** Start **

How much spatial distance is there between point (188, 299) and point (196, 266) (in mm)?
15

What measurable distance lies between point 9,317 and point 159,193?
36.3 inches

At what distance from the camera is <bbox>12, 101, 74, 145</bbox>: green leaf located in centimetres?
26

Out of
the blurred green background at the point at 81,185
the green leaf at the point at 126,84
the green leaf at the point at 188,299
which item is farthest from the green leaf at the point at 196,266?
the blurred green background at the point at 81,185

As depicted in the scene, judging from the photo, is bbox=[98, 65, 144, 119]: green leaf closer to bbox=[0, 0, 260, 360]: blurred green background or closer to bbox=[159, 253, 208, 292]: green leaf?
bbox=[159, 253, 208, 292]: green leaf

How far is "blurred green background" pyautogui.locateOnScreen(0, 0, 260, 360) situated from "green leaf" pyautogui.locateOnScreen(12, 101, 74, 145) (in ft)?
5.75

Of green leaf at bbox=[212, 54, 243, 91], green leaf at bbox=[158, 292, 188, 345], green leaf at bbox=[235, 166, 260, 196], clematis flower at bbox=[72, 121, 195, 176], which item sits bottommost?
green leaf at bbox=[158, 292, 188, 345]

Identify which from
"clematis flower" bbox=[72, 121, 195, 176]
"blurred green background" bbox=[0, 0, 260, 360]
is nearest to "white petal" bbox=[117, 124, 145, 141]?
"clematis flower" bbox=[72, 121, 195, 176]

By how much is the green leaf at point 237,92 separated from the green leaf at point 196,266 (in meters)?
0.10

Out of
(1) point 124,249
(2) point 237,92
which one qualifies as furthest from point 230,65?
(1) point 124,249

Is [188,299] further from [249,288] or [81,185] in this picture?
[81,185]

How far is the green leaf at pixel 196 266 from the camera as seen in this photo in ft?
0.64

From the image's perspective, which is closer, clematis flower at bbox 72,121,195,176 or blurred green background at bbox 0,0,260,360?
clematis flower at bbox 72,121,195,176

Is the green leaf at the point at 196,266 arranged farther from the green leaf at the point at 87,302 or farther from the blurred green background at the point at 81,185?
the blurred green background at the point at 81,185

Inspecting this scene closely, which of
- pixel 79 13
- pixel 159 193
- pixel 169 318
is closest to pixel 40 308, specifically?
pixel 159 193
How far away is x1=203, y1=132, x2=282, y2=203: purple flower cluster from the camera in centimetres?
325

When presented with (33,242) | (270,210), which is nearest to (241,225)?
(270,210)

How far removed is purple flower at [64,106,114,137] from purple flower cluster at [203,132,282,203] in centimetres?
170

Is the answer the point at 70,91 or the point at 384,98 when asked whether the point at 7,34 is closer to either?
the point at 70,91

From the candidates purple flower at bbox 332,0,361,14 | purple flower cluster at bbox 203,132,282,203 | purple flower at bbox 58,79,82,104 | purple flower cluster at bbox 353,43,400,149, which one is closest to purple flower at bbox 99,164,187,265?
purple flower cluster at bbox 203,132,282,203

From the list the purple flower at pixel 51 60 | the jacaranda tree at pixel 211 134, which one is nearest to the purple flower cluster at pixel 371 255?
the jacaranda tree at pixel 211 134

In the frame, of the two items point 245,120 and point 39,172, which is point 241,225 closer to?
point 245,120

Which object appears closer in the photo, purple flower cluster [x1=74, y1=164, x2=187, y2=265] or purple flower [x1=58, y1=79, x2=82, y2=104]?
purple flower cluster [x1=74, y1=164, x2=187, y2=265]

** End **

• Given problem
Set out the complete listing exactly as shown.

• Expected answer
How much spatial distance is there between point (188, 299) and point (196, 266) (in mm)?
15

What measurable distance lies between point 9,317 and point 159,193?
36.3 inches

At what distance from the camera is <bbox>12, 101, 74, 145</bbox>: green leaf located in centimetres?
26

Out of
the blurred green background at the point at 81,185
the green leaf at the point at 126,84
the green leaf at the point at 188,299
which item is farthest from the green leaf at the point at 196,266?
the blurred green background at the point at 81,185

As depicted in the scene, judging from the photo, is bbox=[98, 65, 144, 119]: green leaf closer to bbox=[0, 0, 260, 360]: blurred green background or closer to bbox=[159, 253, 208, 292]: green leaf?
bbox=[159, 253, 208, 292]: green leaf

How far is "blurred green background" pyautogui.locateOnScreen(0, 0, 260, 360) situated from "green leaf" pyautogui.locateOnScreen(12, 101, 74, 145) (in ft)?
5.75

Of green leaf at bbox=[212, 54, 243, 91], green leaf at bbox=[158, 292, 188, 345], green leaf at bbox=[235, 166, 260, 196], clematis flower at bbox=[72, 121, 195, 176], which item sits bottommost?
green leaf at bbox=[158, 292, 188, 345]

Identify which from
"clematis flower" bbox=[72, 121, 195, 176]
"blurred green background" bbox=[0, 0, 260, 360]
is nearest to "white petal" bbox=[117, 124, 145, 141]?
"clematis flower" bbox=[72, 121, 195, 176]

By how much is the green leaf at point 237,92 separated from the green leaf at point 196,266 (in meters)?
0.10

Out of
(1) point 124,249
(2) point 237,92
which one qualifies as furthest from point 230,65?
(1) point 124,249

Is [188,299] further from [249,288] or [81,185] in this picture?
[81,185]

How far is the green leaf at pixel 196 266 from the camera as seen in this photo in ft?
0.64

From the image's perspective, which is closer, clematis flower at bbox 72,121,195,176 or blurred green background at bbox 0,0,260,360?
clematis flower at bbox 72,121,195,176

Is the green leaf at the point at 196,266 arranged farther from the green leaf at the point at 87,302 or farther from the blurred green background at the point at 81,185?
the blurred green background at the point at 81,185

Inspecting this scene closely, which of
- pixel 79 13
- pixel 159 193
- pixel 169 318
is closest to pixel 40 308, specifically?
pixel 159 193
How far away is x1=203, y1=132, x2=282, y2=203: purple flower cluster from the camera in centimetres?
325

When presented with (33,242) | (270,210), which is nearest to (241,225)?
(270,210)

How far removed is purple flower at [64,106,114,137] from purple flower cluster at [203,132,282,203] in centimetres?
170

Is the answer the point at 70,91 or the point at 384,98 when asked whether the point at 7,34 is closer to either?
the point at 70,91

From the candidates purple flower at bbox 332,0,361,14 | purple flower cluster at bbox 203,132,282,203 | purple flower at bbox 58,79,82,104 | purple flower cluster at bbox 353,43,400,149, which one is closest to purple flower at bbox 99,164,187,265?
purple flower cluster at bbox 203,132,282,203

From the list the purple flower at pixel 51 60 | the jacaranda tree at pixel 211 134, which one is nearest to the purple flower cluster at pixel 371 255?
the jacaranda tree at pixel 211 134

In the frame, of the two items point 245,120 and point 39,172, which is point 241,225 closer to?
point 245,120

Which object appears closer in the photo, purple flower cluster [x1=74, y1=164, x2=187, y2=265] or purple flower [x1=58, y1=79, x2=82, y2=104]?
purple flower cluster [x1=74, y1=164, x2=187, y2=265]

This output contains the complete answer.